The GBP/USD pair struggled to capitalize on the previous day's late rebound from the 1.2560 area and came under some renewed selling pressure on Wednesday. This marked the second successive day of a negative move and was sponsored by sustained US dollar buying.
The US dollar gained some follow-through traction and recovered further from over a one-month low amid rising US Treasury bond yields, bolstered by Fed Governor Christopher Waller's hawkish remarks. Speaking at an event in Frankfurt, Waller backed a 50 bps rate hike for several meetings until inflation eases back toward the central bank’s goal. This, in turn, pushed the yield on the benchmark 10-year US government bond to a nearly two-week high, which, along with the worsening outlook for the global economy acted as a tailwind for the safe-haven buck.
The markets now seem sceptical that central banks can hike interest rates to curb inflation without impacting economic growth. This, along with concerns that the global supply chain disruption would push consumer prices even higher, continued weighing on investors' sentiment. Meanwhile, worries about the cost of living crisis, which the Bank of England cautioned could push the UK into recession later this year, weighed on the British pound. Furthermore, the UK-EU impasse over the Northern Ireland protocol supports prospects for further losses for the GBP/USD pair.

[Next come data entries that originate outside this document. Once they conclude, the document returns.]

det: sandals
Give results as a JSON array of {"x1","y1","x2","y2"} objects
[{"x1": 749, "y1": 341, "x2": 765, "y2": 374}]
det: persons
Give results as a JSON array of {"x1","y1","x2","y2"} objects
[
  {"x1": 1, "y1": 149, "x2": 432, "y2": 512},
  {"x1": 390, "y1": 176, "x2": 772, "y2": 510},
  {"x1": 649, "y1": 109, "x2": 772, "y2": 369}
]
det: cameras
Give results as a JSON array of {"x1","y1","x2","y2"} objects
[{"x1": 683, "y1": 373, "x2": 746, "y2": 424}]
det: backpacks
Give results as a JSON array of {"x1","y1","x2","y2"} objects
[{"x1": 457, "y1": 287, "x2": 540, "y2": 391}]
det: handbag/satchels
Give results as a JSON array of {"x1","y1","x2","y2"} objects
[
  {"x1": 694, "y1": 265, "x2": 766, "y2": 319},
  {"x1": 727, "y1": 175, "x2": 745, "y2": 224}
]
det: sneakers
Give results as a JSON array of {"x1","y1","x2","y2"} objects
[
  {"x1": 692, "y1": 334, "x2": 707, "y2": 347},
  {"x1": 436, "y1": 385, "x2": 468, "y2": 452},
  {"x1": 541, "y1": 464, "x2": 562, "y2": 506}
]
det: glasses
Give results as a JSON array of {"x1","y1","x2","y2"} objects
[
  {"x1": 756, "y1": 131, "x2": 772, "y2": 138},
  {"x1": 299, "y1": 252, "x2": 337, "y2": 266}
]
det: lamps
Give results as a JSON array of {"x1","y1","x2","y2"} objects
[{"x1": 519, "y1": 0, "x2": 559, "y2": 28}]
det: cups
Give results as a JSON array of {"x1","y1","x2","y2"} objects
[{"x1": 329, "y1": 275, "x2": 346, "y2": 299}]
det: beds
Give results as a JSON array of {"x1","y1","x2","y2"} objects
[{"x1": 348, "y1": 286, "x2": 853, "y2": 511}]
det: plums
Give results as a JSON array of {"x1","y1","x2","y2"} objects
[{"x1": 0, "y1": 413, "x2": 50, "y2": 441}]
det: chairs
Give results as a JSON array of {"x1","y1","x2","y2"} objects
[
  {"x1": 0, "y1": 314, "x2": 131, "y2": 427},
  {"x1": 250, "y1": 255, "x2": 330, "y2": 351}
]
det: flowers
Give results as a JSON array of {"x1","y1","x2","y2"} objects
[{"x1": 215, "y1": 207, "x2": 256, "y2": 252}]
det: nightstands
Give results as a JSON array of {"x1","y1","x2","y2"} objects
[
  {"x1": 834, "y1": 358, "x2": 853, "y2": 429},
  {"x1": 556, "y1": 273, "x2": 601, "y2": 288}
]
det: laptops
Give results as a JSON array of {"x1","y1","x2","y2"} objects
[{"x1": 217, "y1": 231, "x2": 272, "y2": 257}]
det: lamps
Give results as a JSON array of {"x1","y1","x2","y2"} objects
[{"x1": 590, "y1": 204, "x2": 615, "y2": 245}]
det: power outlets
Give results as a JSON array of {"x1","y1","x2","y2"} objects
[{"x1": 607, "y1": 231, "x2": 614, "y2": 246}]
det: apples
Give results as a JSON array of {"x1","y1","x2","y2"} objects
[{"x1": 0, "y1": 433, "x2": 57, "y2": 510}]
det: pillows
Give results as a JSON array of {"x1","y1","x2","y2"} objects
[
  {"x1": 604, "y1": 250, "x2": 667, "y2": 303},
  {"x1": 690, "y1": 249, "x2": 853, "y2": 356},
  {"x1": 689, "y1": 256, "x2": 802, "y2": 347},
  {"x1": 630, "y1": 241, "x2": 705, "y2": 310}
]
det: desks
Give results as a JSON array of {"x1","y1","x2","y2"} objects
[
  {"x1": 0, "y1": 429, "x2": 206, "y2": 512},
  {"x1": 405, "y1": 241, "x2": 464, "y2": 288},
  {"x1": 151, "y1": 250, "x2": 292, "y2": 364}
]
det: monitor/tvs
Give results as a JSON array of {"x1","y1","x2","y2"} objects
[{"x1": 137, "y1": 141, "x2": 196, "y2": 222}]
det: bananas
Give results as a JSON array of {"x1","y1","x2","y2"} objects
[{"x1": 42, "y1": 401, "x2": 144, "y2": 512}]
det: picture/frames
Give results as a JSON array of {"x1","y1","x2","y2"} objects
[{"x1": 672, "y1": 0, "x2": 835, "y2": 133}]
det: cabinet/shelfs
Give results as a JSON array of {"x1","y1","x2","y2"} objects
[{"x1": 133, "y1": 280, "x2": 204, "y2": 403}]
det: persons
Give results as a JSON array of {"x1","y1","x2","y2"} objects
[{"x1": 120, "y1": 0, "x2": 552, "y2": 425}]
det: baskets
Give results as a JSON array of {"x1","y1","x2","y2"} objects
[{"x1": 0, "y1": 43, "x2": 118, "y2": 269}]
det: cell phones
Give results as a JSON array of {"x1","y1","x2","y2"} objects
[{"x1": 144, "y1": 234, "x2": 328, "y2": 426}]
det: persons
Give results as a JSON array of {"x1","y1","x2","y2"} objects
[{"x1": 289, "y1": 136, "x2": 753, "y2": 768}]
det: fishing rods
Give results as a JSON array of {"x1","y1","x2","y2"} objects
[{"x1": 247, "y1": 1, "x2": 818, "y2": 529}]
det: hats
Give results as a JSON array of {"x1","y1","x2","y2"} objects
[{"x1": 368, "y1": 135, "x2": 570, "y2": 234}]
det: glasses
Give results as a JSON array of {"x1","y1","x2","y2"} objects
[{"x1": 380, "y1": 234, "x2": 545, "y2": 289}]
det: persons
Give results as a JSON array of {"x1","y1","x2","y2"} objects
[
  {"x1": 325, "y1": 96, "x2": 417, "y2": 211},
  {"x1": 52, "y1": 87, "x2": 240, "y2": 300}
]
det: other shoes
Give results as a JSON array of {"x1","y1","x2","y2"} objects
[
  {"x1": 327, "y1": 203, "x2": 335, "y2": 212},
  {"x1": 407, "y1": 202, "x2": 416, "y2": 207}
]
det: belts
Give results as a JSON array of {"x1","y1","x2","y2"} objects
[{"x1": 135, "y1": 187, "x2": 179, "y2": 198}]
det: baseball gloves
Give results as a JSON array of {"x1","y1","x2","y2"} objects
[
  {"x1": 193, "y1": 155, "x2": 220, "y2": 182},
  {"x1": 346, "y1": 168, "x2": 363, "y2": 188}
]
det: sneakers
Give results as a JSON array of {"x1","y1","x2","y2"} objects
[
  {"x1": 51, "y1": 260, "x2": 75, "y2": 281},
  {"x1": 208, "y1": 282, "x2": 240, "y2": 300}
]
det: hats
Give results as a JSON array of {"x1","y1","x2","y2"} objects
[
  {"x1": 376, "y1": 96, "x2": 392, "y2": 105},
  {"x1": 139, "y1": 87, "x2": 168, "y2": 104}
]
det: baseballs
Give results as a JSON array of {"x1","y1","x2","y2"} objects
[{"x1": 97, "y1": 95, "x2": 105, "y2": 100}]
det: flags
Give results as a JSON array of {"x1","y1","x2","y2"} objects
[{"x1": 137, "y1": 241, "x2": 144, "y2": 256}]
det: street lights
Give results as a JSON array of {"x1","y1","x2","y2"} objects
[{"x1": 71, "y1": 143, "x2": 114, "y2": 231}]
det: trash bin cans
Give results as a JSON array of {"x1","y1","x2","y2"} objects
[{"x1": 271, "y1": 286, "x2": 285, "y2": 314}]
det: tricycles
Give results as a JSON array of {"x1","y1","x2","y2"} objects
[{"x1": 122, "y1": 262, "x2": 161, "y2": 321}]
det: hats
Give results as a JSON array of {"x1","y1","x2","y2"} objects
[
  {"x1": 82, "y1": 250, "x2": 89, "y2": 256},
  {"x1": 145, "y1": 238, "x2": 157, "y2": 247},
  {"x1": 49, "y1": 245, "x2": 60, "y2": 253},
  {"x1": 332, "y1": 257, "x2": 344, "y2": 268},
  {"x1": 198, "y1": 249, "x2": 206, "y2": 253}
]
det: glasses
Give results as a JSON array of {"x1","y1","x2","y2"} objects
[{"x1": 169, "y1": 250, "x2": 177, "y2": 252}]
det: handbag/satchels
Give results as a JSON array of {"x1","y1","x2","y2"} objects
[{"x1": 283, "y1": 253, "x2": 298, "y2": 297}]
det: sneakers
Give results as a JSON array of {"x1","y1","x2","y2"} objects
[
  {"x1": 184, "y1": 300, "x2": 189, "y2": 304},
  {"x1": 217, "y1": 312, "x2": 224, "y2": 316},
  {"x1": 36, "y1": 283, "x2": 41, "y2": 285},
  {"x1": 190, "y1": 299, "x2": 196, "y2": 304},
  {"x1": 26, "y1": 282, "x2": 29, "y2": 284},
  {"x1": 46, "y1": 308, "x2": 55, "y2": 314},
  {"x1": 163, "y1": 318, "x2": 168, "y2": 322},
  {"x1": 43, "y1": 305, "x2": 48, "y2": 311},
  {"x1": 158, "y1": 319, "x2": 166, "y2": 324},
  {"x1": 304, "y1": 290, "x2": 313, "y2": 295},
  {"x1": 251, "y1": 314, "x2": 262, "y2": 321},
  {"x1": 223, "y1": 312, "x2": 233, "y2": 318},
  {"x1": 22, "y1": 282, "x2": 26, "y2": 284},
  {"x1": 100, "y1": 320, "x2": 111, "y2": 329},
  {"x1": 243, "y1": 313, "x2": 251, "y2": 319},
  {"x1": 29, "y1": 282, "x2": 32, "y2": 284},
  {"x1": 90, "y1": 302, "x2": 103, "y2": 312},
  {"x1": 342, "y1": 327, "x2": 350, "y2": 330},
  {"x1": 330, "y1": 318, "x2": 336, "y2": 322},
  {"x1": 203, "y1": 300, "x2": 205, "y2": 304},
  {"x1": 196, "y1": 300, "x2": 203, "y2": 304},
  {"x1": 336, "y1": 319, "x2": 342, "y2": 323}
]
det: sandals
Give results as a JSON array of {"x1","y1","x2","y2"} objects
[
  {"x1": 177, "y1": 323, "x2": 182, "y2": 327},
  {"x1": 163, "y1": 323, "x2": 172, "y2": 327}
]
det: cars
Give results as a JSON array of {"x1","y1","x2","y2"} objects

Furthermore, the British government's legislation - that would effectively override parts of a Brexit deal - has raised fears about a trade war. This, along with expectations that a jumbo rate hike by the BoE would take its toll on the UK economy, adds to the grim outlook for sterling. The fundamental backdrop seems tilted firmly in favour of bearish traders, suggesting that any attempted recovery move could still be seen as a selling opportunity. Traders now look forward to the US macro data - ISM Manufacturing PMI and JOLTS Job Openings - for some impetus.